> [RECORDED DATA]
•••
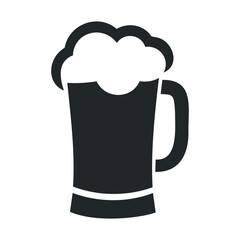 Black silhouette of a frothy beer mug icon on white background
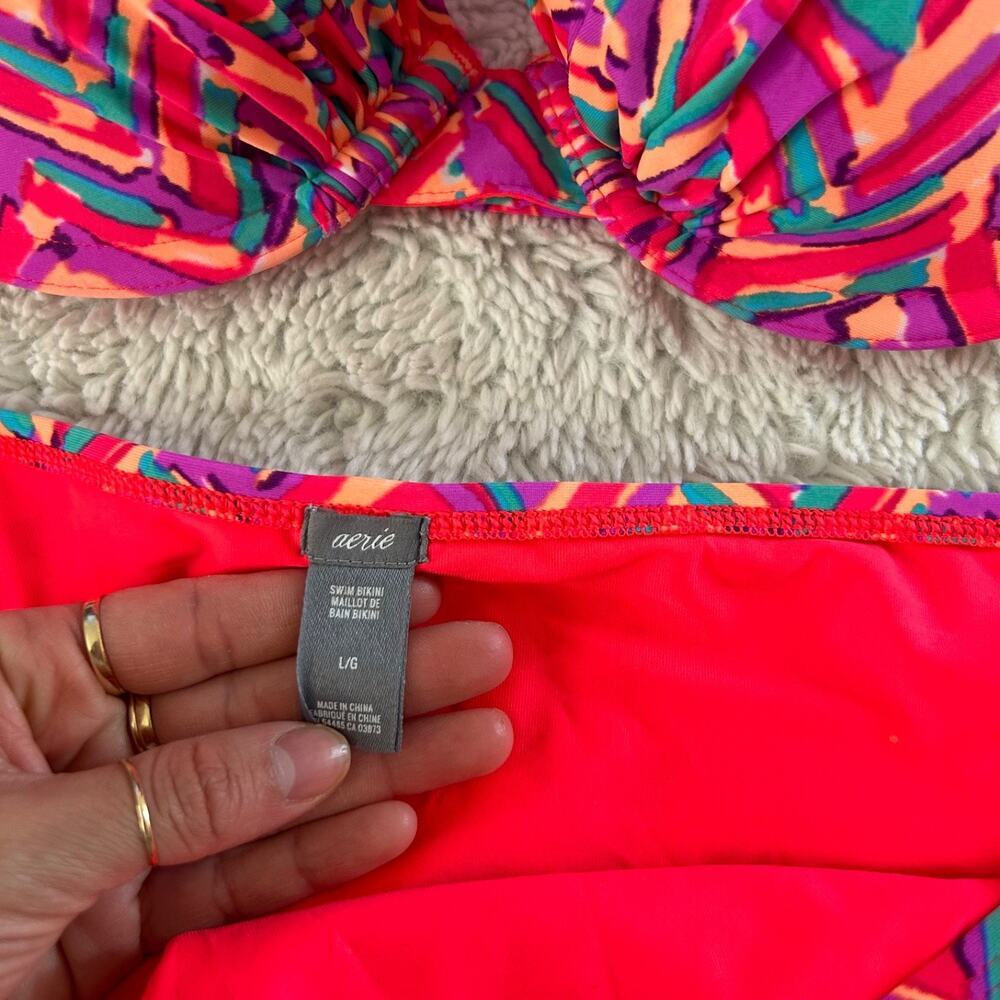Aerie Womens Bikini Set Multi Color Swim Beach Sz 36C/L Resort Summer Fun Lake - Picture 4 of 6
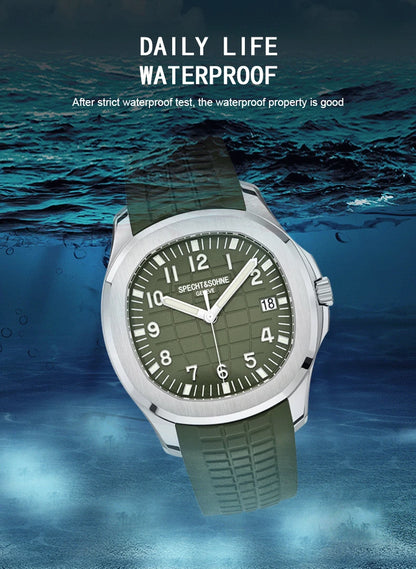 Specht & Söhne Brand Automatic Mechanical Watches Sports Wristwatches Green Sapphire Luminous 50M Waterproof Men's Watch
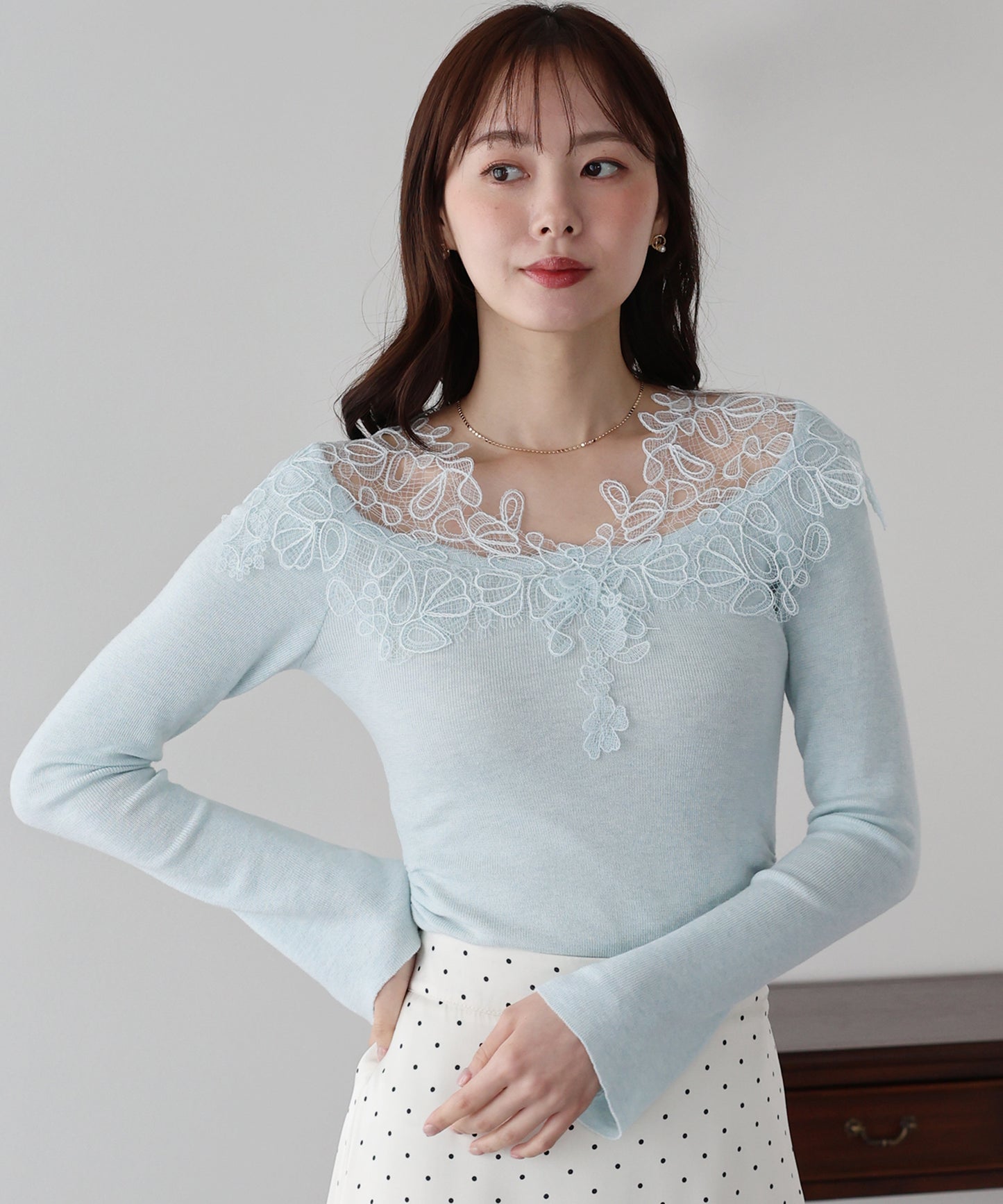 【早割5％OFF】フラワーレースニット【ネコポス】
•••
> [WHAT THIS TASK INVOLVES]
Return the listing unchanged except for the pictures, which should be dropped.

> [FINISHED TASK]
 Black silhouette of a frothy beer mug icon on white background
Aerie Womens Bikini Set Multi Color Swim Beach Sz 36C/L Resort Summer Fun Lake - Picture 4 of 6
 Specht & Söhne Brand Automatic Mechanical Watches Sports Wristwatches Green Sapphire Luminous 50M Waterproof Men's Watch
 【早割5％OFF】フラワーレースニット【ネコポス】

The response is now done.